How do you make sports gambling more addictive? Make a role-playing game where you level up by completing quests of placing specific fake-money bets. And how does a sports community app like Hitpost build such a smart game? It hires lead producer Courtland Alves from games giant Crowdstar as its new CEO. After four years in sports, Hitpost is making a play for the social gaming big leagues.
Hitpost’s founder and former Chief Executive Aaron Krane tells me, “The team doesn’t care that I’m not the CEO anymore. They’re all obsessed with sports and it bonds them. They are thick as thieves. I love gambling but I don’t watch sports on TV. Getting Courtland in as CEO is the best contribution I can give.” Alves led monetization for three of Crowdstar’s top mobile titles, and is a beloved manager that could attract serious talent to Hitpost.
Krane will stay on as chairman and will advise the company on design. His passing of the torch doesn’t mean he thought the startup wasn’t going anywhere, but just that someone else was clearly more fit to lead. “This was such an obvious choice to better the business, the product, and the team, and all have noticeably improved already. Courtland’s network enables us to recruit an entirely different class of game builder.”
Getting into the games business and pulling in Alves has delighted Mike Maples, partner at Floodgate who fundedHitpost’s $2 million second round a year ago.
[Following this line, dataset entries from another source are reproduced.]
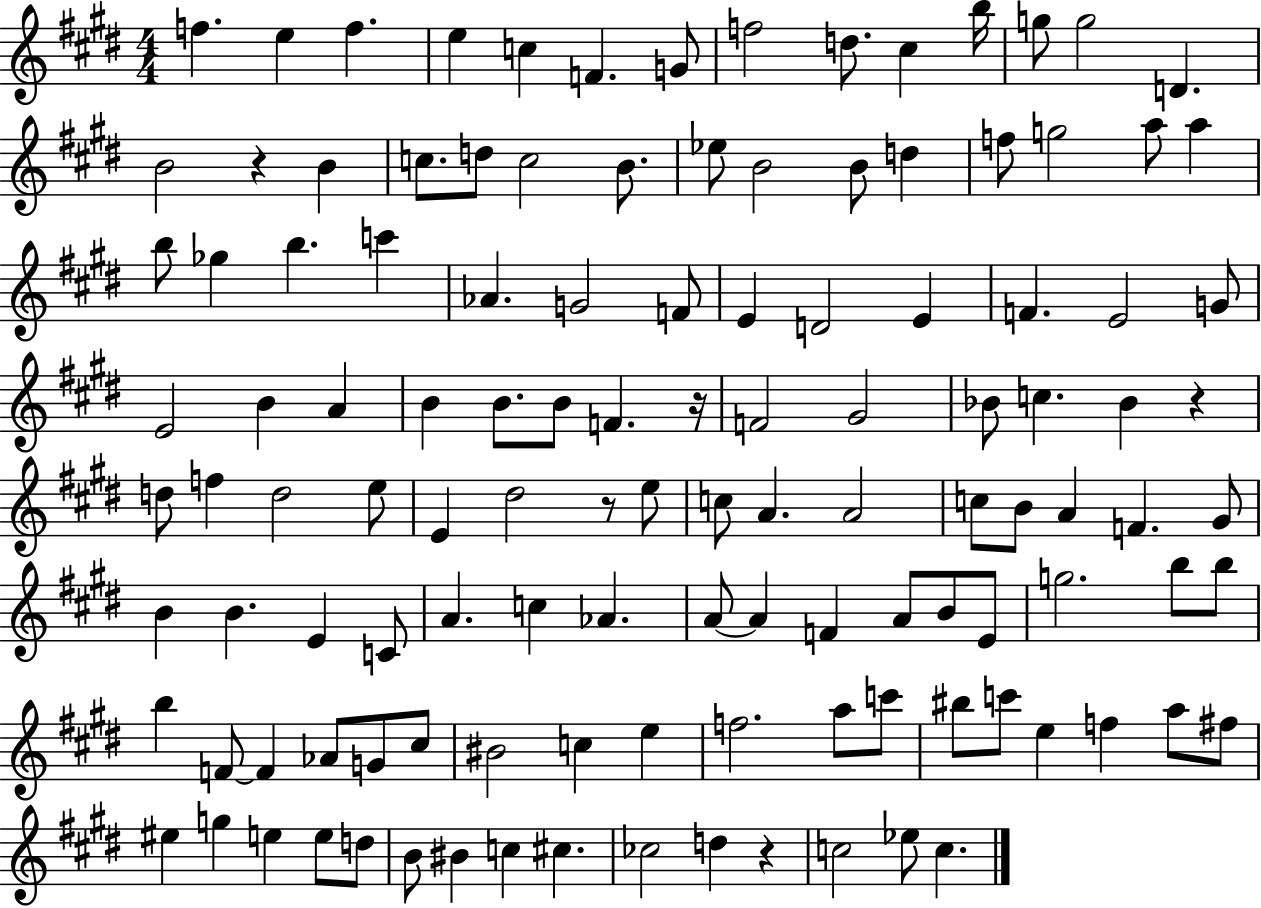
{
  \clef treble
  \numericTimeSignature
  \time 4/4
  \key e \major
  f''4. e''4 f''4. | e''4 c''4 f'4. g'8 | f''2 d''8. cis''4 b''16 | g''8 g''2 d'4. | \break b'2 r4 b'4 | c''8. d''8 c''2 b'8. | ees''8 b'2 b'8 d''4 | f''8 g''2 a''8 a''4 | \break b''8 ges''4 b''4. c'''4 | aes'4. g'2 f'8 | e'4 d'2 e'4 | f'4. e'2 g'8 | \break e'2 b'4 a'4 | b'4 b'8. b'8 f'4. r16 | f'2 gis'2 | bes'8 c''4. bes'4 r4 | \break d''8 f''4 d''2 e''8 | e'4 dis''2 r8 e''8 | c''8 a'4. a'2 | c''8 b'8 a'4 f'4. gis'8 | \break b'4 b'4. e'4 c'8 | a'4. c''4 aes'4. | a'8~~ a'4 f'4 a'8 b'8 e'8 | g''2. b''8 b''8 | \break b''4 f'8~~ f'4 aes'8 g'8 cis''8 | bis'2 c''4 e''4 | f''2. a''8 c'''8 | bis''8 c'''8 e''4 f''4 a''8 fis''8 | \break eis''4 g''4 e''4 e''8 d''8 | b'8 bis'4 c''4 cis''4. | ces''2 d''4 r4 | c''2 ees''8 c''4. | \break \bar "|."
}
Maples tells TechCrunch, “Hitpost is the only company I’ve seen that has successfully merged casual game mechanics with sports. Courtland is a proven leader to further this vision.”
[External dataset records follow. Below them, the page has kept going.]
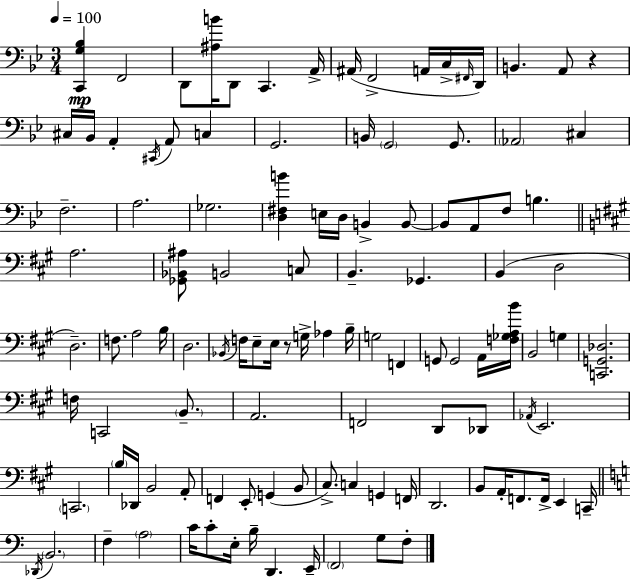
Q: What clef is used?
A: bass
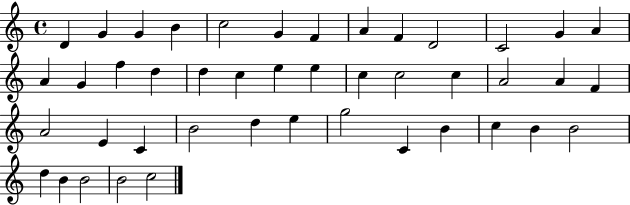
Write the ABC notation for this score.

X:1
T:Untitled
M:4/4
L:1/4
K:C
D G G B c2 G F A F D2 C2 G A A G f d d c e e c c2 c A2 A F A2 E C B2 d e g2 C B c B B2 d B B2 B2 c2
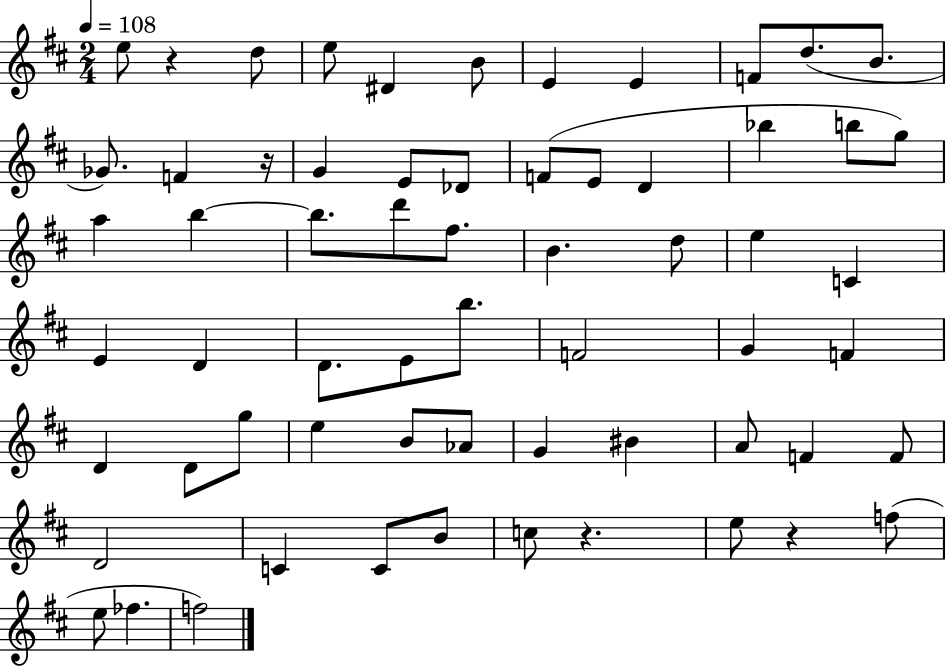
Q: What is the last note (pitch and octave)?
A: F5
How exactly did Hitpost merge gaming and sports? By scrapping much of what used to be Hitpost’s OnSports app. It offered live discussion of sports events, polls and news in a combo of asynchronous and second-screen entertainment. But it was a small betting feature where people could make pretend wagers about the outcomes of matches that really took off, so Hitpost doubled down on gambling. Some users might not be as excited about the loss of other functionality as Maples, Alves, and Krane are, but the team is convinced they’ll learn to love it. “Outrage is passion for your product,” Krane tells me.
Rather than just checking which teams are winning, Sports Bet for iOS and Android is designed to get your skin in the game. Fake skin, but that doesn’t make it much less addictive. You start with some chips that you can wager on who will win upcoming major U.S. league sports matches. Win and you’ll get more chips. But what’s truly innovative about Sports Bet is that it borrows role-playing game mechanics like leveling up. You gain experience points for placing any bet, win or lose, as well as completing missions like “bet on a hockey game” or “win with 2.5X odds against you.”
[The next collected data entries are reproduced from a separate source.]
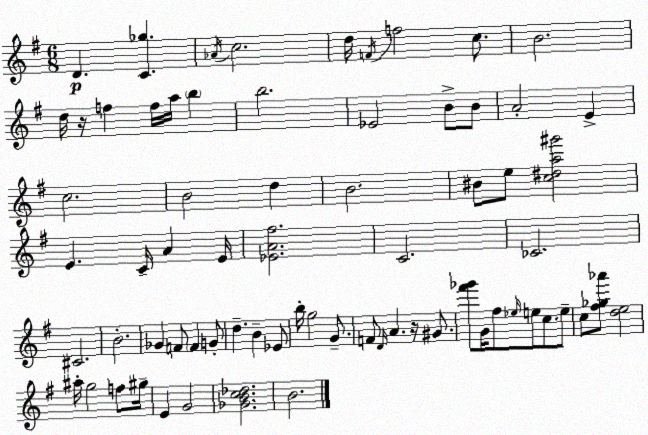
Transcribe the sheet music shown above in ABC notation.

X:1
T:Untitled
M:6/8
L:1/4
K:Em
D [C_g] _A/4 c2 d/4 F/4 f2 c/2 B2 d/4 z/4 f f/4 a/4 b b2 _E2 B/2 B/2 A2 E c2 B2 d B2 ^B/2 e/2 [c^da^g']2 E C/4 A E/4 [_EA^f]2 C2 _C2 ^C2 B2 _G F/2 F G/2 d B _E/2 b/4 g2 G/2 F/2 D/4 A z/4 ^G/2 [^f'_g']/2 G/4 ^f/2 _e/4 e/2 c/2 e/2 c/2 [^f_g_a']/2 [de]2 ^a/4 g2 f/2 ^g/4 E G2 [_GBc_d]2 B2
Combining the thrill of chance with the steady progression of an RPG makes Sports Bet remarkably addictive, and that’s where the monetization comes in. If you want to bet multiple times per hour you’ll run out of “energy” and need to buy more. Originally you could bet as often as you wanted, but people were betting as much as 500 times a week. That proved people would pay if asked. You can also buy extra chips or instant power-ups if you need them. The mechanics could give Sports Bet serious engagement. When you use gambling to tie someone’s emotions to a sports match, you can count on them coming back to collect their winnings or try again for glory.
Bouncing around the app is fun thanks to some remarkably slick design. Big photos of the teams you’re betting on slide into the background while you consider a wager, the tiles all look sharp and glossy, and there are plenty of little flourishes. Krane believes users won’t get tired of Sports Bet and stop playing like most social games. “It could have the shelf life of years and years because sports is a perennially engaging experience. If you’re a sports fan, sports never get boring. Sports Bet could become a very sustainable platform like World Of Warcraft.”
Considering the rabid fan base and need for better mobile engagement, I’m surprised ESPN and Yahoo Sports haven’t thought to build something like Sports Bet. Instead they may come knocking on Hitpost’s door.